I jeszcze odnośnie wykorzystywania mózgu w kilku procentach-dlaczego ludzie po urazach często mają kłopoty z panowaniem nad ciałem, mową itp?
A odnośnie tego drętwienia-też widziałem na Discovery pewnie ten sam program-mózg "wyłącza" sterowanie mięśniami, zaczyna śnić a dodatkowo np oczy jeszcze działają, z tego co pamiętam.

Alan, Alan, Alan!
Awatar użytkownika
6 gwiazdek
Auto: WiśniaNieWiśnia
Polubił: 130 razy
Polubione posty: 355 razy

Re: Poza granicami Nauki...

Post 3 lut 2010, o 01:41

kajot pisze: A odnośnie tego drętwienia-też widziałem na Discovery pewnie ten sam program-mózg "wyłącza" sterowanie mięśniami, zaczyna śnić a dodatkowo np oczy jeszcze działają, z tego co pamiętam.
odnośnie Discovery to ja już nie zostawiam TV na całą noc na Disco - chyba, że wiem, że będą lightowe programy. Często mam "projekcję" programu na sen i bywało hardcorowo jak leciał ten z nietypowymi schorzeniami ;-)
kajot pisze: mój dziadek przed śmiercią przez...
Zdaje się dość często ludzie tuż przed śmiercią doskonale wiedzą, że ona nadejdzie, nawet nie będąc poważnie chorymi.
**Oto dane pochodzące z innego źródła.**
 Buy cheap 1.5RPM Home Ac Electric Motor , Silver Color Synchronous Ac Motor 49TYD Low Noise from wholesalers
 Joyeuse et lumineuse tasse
Miałem przypadek w rodzinie, że człek się wieczorem ogolił, ładnie przyszykował jakieś odświętne ubranie i takie tam. Rana nie dożył.

Słów mojej osobistej babci nie pamiętam, ale pamiętam, że przyszła do nas jakby się pożegnać przed podróżą. 2 godz później była wiadomość. Auto.
Z resztą, miałem wtedy z 11 lat i pamiętam wcześniej jak sobie po babcinowemu kombinwała kim będę parę razy dodała, że ale "czy ja dożyję" (dość specyficzne, bo graniczące z pewnością, a nie narzekaniem - z resztą miała 50l).
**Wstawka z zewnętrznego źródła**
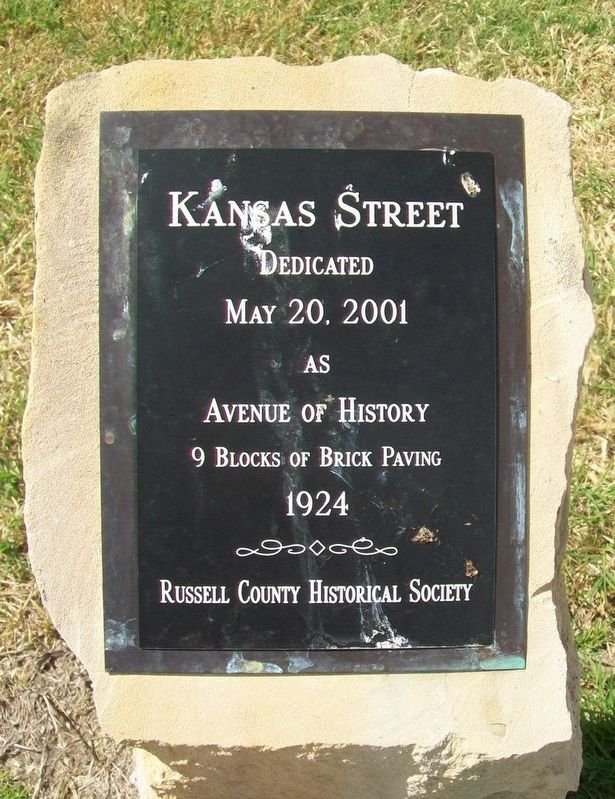 Kansas Street Marker image. Click for full size.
Takie różne przypadki oczywiście można sprowadzić do zbiegów okoliczności, chemii, fizyki sryzyki, ale myślę, że trzeba się nad nimi zastanowić i nie upierdzielać sobie całej bogatej sfery życia tylko dlatego, że jeszcze wielu rzeczy nie wiemy. Nie wiemy jako ludzkość.
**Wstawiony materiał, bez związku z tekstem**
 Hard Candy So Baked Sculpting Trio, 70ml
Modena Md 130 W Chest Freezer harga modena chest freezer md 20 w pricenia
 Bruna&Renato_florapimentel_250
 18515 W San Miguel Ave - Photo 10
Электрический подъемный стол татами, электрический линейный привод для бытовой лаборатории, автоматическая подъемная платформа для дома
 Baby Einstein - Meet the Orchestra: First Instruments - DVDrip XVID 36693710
Na dobrą sprawę to wiemy dlaczego jabłko spada na ziemię.

FUX
Awatar użytkownika
6 gwiazdek
Lokalizacja: ze sofy.
Auto: jeżdżące
Polubił: 222 razy
Polubione posty: 345 razy

Re: Poza granicami Nauki...

Post 3 lut 2010, o 09:07

Miałem dwukrotnie wypadek. Raz dostałem osłoną akumulatora koło Polanicy, ktora urwala się od jakiegoś Jelcza i uderzyła w gorną krawędź przedniej szyby.
Drugi raz jechałem jako pasażer. Ciężarówka wylądowala na boku.

Przed wyjazdem z domu, glośno mówilem, jak mi sie nie chce dzisiaj jechać.... Przeczucie, 6 zmysł, nie wiem.
Na marginesie to wtedy jeździłem więcej, w dodatku ciężarowo.

O zwidach, że kiedyś już taka sytuację mialem, wiedzialem, widzialem, znałem, spotkalem się-trudno tak od ręki rzucuć przykładem. Wiem tylko, że takie rzeczy mialy miejsce.